> **YOUR INSTRUCTIONS**
How many lines in the records below contain the word "States"? State that number and nothing more.

-- DATA follows --

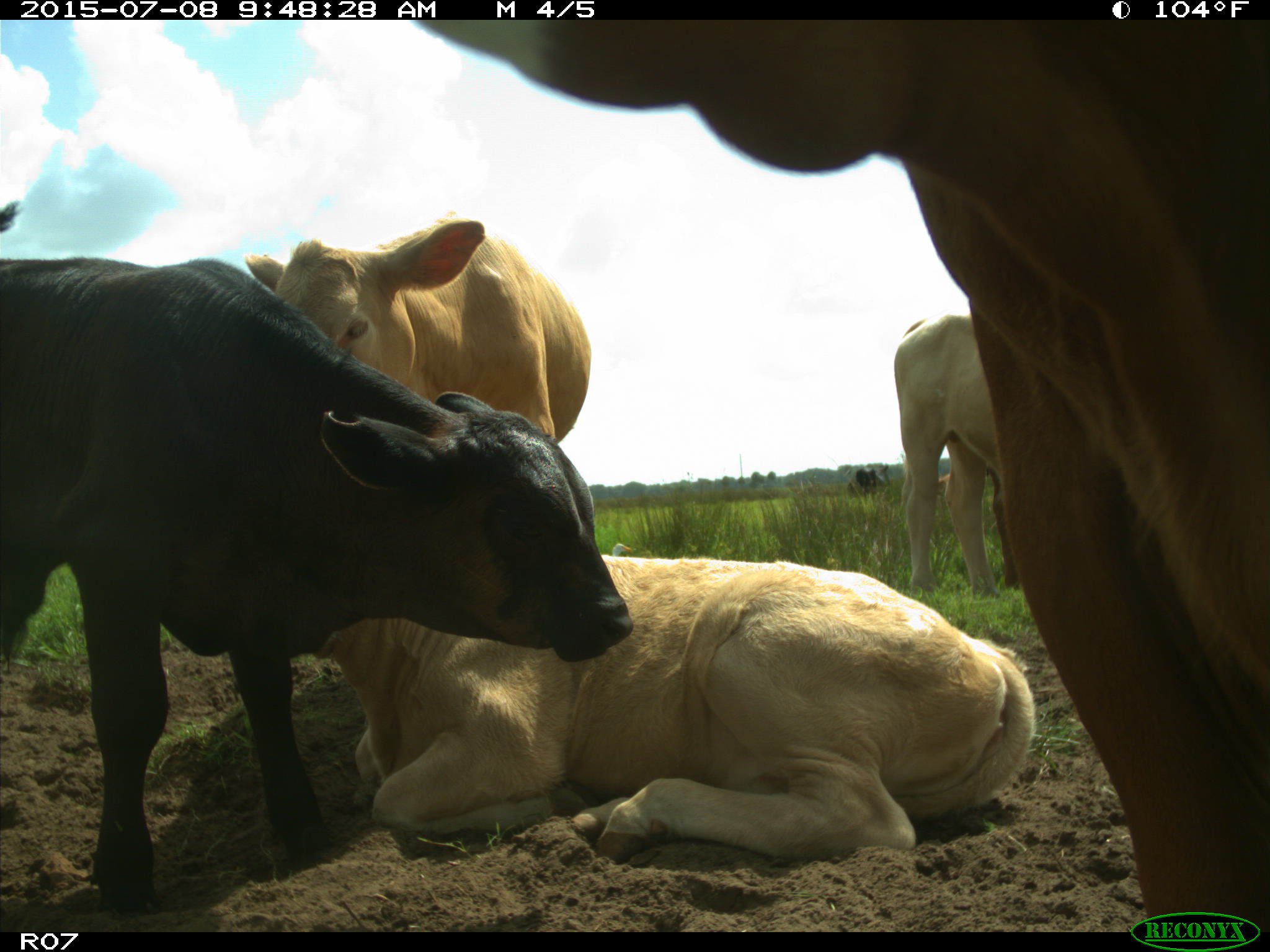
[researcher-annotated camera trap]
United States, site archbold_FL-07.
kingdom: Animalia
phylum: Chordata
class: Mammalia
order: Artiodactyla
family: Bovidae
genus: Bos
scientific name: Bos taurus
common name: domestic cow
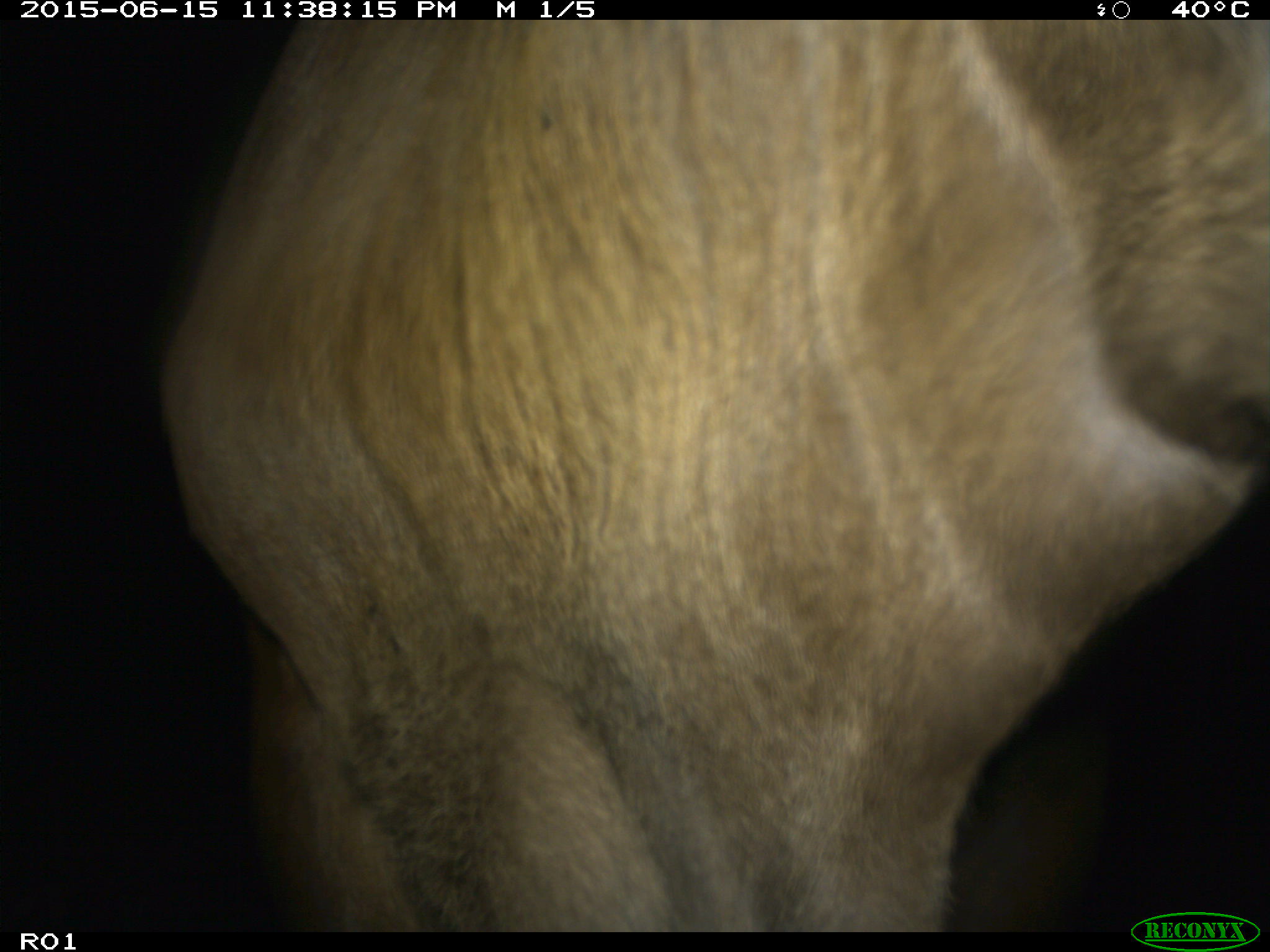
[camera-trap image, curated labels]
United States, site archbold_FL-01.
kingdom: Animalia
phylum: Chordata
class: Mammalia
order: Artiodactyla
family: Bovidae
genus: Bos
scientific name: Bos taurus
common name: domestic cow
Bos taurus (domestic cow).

-- DATA concluded --
-- DATA follows --

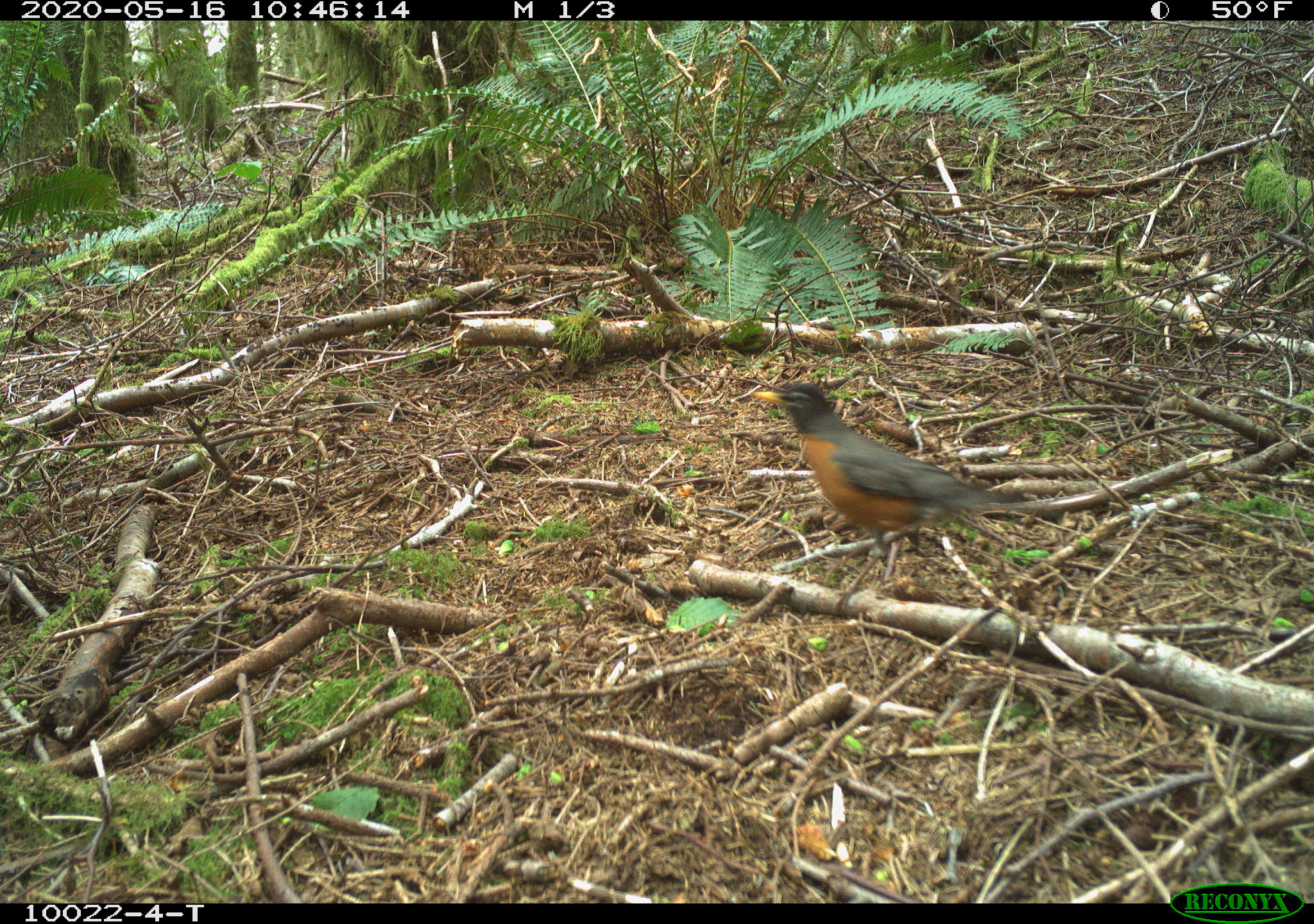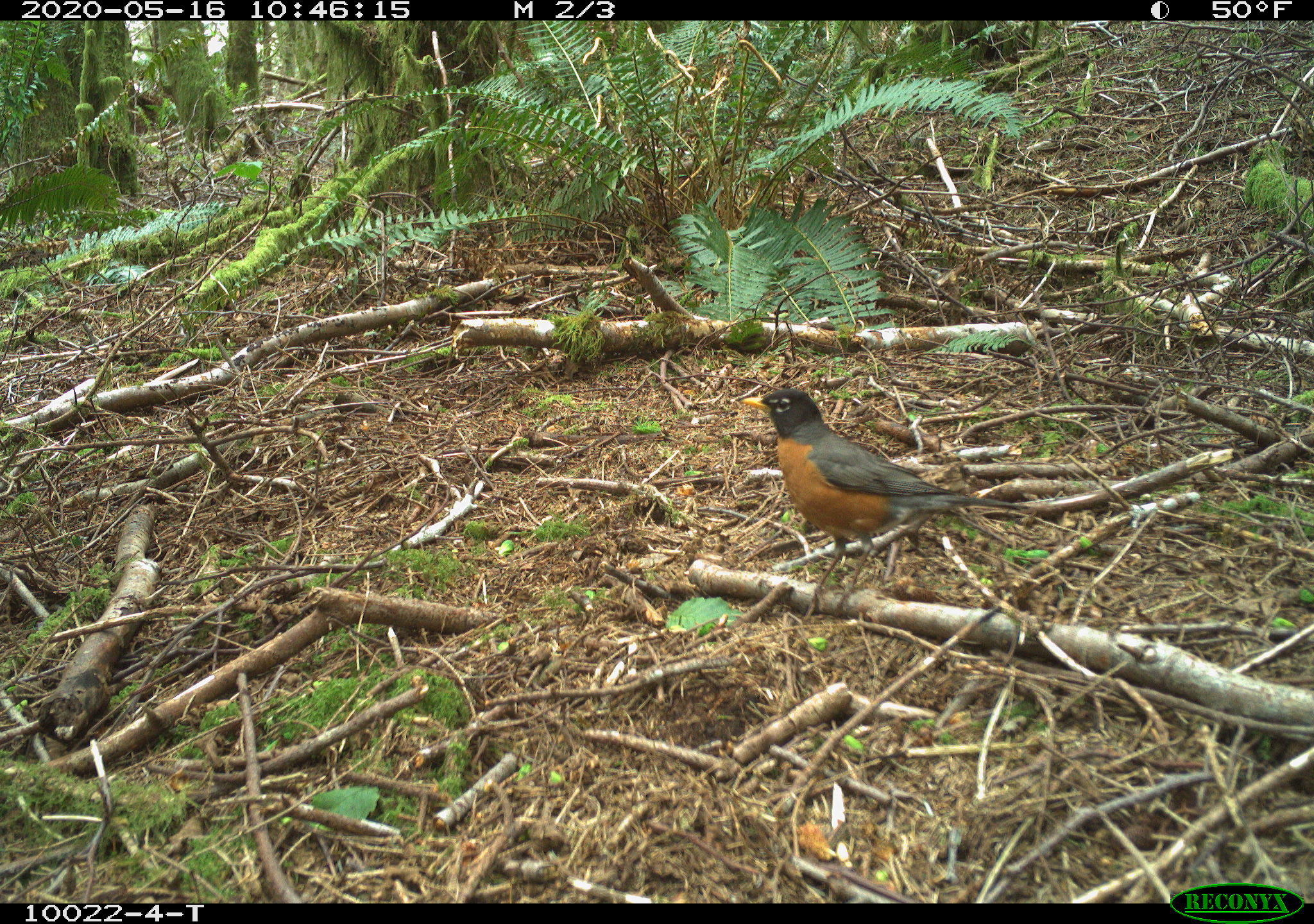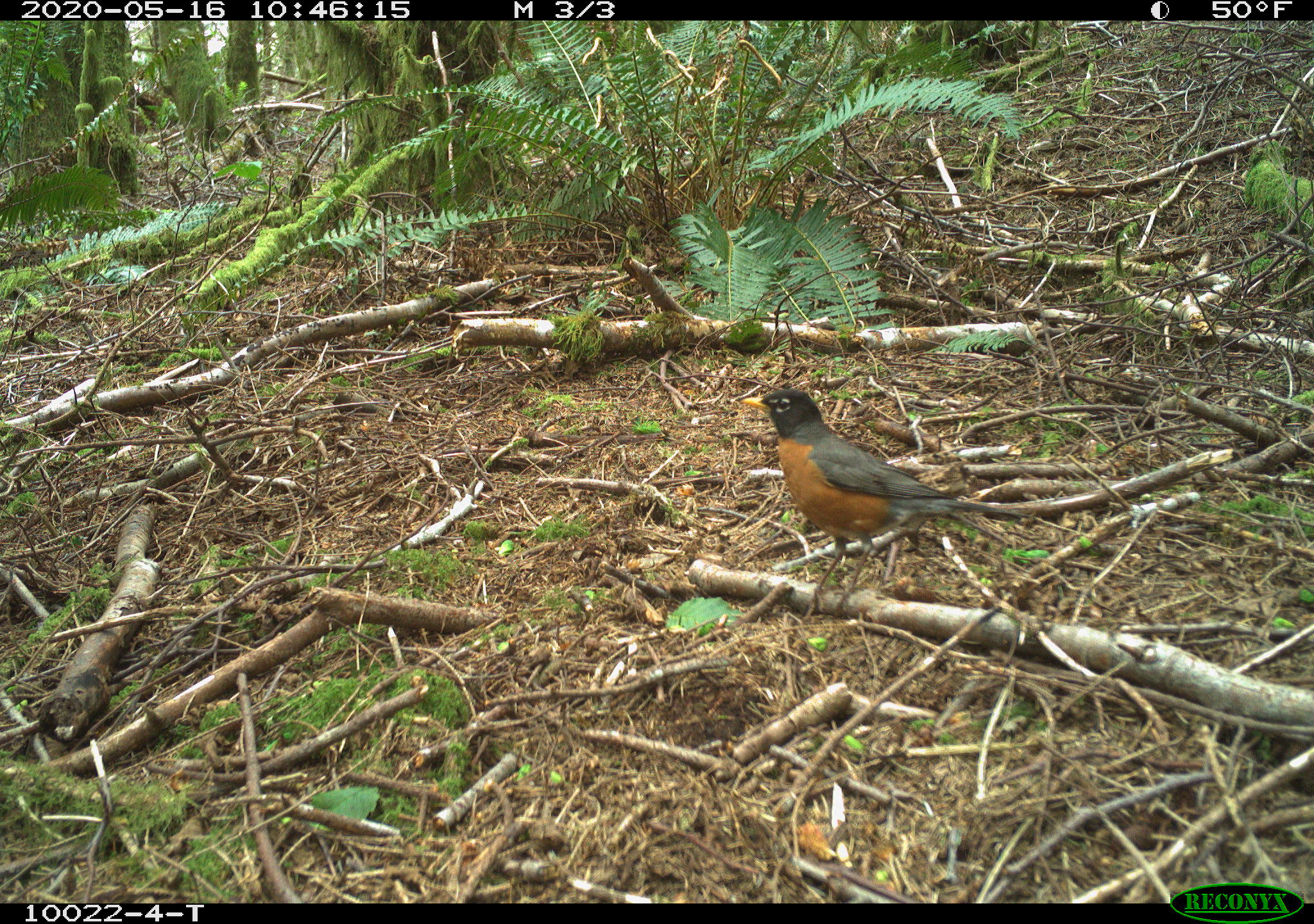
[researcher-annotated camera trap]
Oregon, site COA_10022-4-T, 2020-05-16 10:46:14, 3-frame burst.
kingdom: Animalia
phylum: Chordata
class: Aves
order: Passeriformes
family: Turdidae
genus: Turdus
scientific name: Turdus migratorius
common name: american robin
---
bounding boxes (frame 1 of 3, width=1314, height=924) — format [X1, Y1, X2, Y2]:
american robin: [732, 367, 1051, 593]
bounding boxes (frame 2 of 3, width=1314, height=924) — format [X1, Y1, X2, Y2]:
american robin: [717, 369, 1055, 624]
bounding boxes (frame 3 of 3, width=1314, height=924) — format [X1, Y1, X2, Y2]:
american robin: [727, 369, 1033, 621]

-- DATA concluded --

> **PROBLEM SOLUTION**
2